HOW TO COMPLETE THIS TASK:
In your copy of the data below, reproduce every entry exactly and omit the pictures.

------

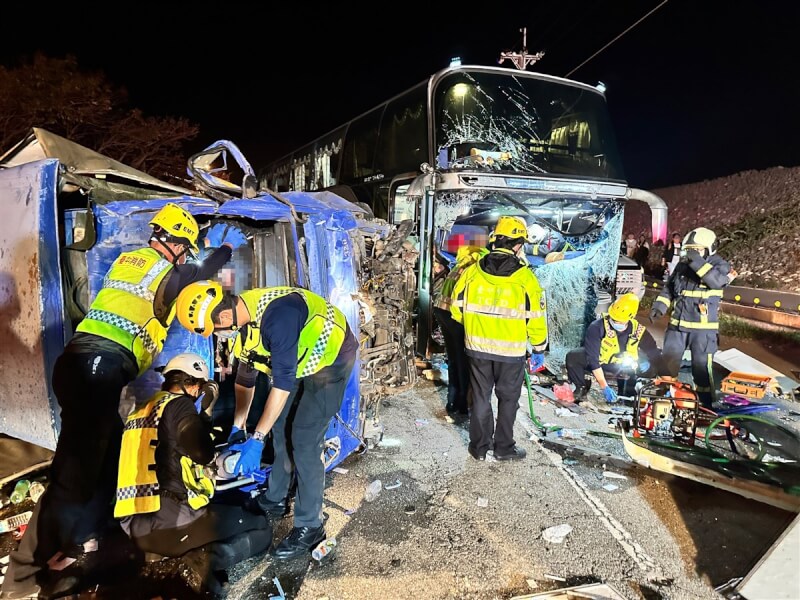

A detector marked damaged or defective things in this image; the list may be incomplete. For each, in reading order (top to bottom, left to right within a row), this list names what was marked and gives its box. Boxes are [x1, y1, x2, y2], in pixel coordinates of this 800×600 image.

shattered windshield [432, 69, 624, 180]
torn metal panel [0, 159, 65, 450]
shattered plastic piece [366, 478, 384, 502]
shattered plastic piece [0, 510, 32, 536]
shattered plastic piece [540, 524, 572, 544]
shattered plastic piece [310, 540, 336, 564]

------

SOLUTION FOR THIS PROBLEM:
A detector marked damaged or defective things in this image; the list may be incomplete. For each, in reading order (top to bottom, left to right within a row), this list names what was marked and gives its box. Boxes are [x1, y1, x2, y2], in pixel coordinates of this 800×600 image.

shattered windshield [432, 69, 624, 180]
torn metal panel [0, 159, 65, 450]
shattered plastic piece [366, 478, 384, 502]
shattered plastic piece [0, 510, 32, 536]
shattered plastic piece [540, 524, 572, 544]
shattered plastic piece [310, 540, 336, 564]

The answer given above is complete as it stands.